Pourquoi transgresser cette règle?

Certains dirigeants refusent d'effectuer cette démarche pour ne pas dévoiler des informations stratégiques, comme leur situation financière, leur degré d'indépendance... Ils préfèrent payer une amende de 1500 euros, 3000 euros en cas de récidive, plutôt que de répondre à cette obligation légale (lire l'encadré À savoir ci-dessous). "Le retard et, a fortiori, le défaut de dépôt des comptes attirent l'attention. Les greffes des tribunaux de commerce relancent rapidement les sociétés lorsqu'ils constatent que les comptes n'ont pas été déposés plus de sept mois après la fin de l'exercice", rapporte Me Olivier de Précigout (Fidal).
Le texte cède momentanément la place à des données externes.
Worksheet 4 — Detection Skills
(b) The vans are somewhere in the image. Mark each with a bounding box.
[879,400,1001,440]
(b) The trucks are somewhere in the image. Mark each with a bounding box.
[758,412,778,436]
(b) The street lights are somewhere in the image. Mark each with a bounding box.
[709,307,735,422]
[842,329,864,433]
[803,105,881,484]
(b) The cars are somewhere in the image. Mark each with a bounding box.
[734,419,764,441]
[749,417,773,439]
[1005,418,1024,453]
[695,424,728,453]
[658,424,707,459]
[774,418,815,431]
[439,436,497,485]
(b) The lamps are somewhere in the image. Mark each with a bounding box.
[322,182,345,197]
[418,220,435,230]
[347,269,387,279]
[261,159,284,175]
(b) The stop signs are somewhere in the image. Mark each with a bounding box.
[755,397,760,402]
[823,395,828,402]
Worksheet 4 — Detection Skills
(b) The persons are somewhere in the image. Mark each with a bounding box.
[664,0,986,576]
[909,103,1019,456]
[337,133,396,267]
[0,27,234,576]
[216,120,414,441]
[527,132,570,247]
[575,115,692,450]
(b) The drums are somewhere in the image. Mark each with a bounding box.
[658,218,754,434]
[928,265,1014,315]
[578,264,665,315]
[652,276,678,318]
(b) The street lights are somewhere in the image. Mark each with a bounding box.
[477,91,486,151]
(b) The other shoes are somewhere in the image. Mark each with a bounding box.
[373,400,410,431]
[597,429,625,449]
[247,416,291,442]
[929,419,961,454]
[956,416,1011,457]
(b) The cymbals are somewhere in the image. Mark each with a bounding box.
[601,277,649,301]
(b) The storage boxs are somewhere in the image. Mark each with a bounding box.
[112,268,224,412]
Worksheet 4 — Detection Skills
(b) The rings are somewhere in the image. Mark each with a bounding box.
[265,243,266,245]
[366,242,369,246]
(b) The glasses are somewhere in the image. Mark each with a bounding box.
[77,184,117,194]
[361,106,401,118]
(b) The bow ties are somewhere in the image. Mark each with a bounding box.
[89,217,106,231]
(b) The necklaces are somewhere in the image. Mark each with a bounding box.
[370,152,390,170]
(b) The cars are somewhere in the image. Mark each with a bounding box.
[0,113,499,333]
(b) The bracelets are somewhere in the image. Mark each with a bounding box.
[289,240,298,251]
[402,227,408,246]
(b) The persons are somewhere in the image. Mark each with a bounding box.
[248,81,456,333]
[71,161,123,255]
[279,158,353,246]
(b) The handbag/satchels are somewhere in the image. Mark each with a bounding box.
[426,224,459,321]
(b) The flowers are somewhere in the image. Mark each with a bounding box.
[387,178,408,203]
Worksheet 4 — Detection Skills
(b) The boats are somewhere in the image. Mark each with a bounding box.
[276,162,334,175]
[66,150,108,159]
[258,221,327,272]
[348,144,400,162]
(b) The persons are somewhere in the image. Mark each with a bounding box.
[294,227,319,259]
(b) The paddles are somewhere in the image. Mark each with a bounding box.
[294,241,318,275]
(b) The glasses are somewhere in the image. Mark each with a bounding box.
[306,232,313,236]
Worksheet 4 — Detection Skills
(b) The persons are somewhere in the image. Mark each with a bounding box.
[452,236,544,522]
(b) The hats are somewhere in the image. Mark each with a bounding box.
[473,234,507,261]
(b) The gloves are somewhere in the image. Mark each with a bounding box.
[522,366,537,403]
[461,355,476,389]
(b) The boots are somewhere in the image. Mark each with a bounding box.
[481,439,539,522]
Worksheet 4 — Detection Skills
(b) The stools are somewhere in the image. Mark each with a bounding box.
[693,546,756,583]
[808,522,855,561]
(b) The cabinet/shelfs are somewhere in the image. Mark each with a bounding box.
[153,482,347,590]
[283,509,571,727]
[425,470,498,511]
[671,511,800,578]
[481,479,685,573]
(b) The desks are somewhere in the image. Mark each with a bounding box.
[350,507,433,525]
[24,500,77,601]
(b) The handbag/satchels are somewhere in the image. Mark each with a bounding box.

Si vous dérogez à votre obligation, il est préférable d'avertir, au préalable, le président du tribunal de commerce via un courrier expliquant vos raisons. Même si votre communication n'a pas valeur d'argument, elle peut jouer en votre faveur et vous éviter, notamment, d'être conduit à la gendarmerie pour enquête. "Dans la pratique, la majeure partie des sociétés tenues de le faire déposent leurs comptes, commente l'avocat. Mais je suis surpris de voir que certaines rédigent des rapports de gestion très, voire trop documentés. Elles prennent le risque de révéler des informations-clés à leurs concurrents." En clair, déposez vos rapports sociaux en temps et en heure, mais inutile d'en faire trop.

À savoir

Olivier de Précigout, Fidal

En cas de manquement à votre obligation, que risquez-vous ?

Un nombre croissant de greffes envoient des relances assorties de menaces de transfert du dossier de l'entreprise au procureur de la République dès lors que cette dernière ne publie pas ses comptes annuels. "Le ministère public, de sa propre initiative ou à la requête de tout intéressé, peut statuer en référé et demander au président du tribunal de commerce d'enjoindre sous astreinte aux dirigeants de déposer leurs comptes", souligne Olivier de Précigout, avocat-directeur associé du cabinet d'avocats d'affaires Fidal. Ou il peut désigner un mandataire qui sera chargé de publier les comptes annuels de la société à la place du dirigeant récalcitrant. Le président du tribunal de commerce peut lui-même prendre cette initiative. Outre ces mesures coercitives, le non-dépôt des comptes annuels constitue une infraction pénale sanctionnée par une amende de 1500 euros, portée à 3000 euros en cas de récidive, à l'encontre de son dirigeant.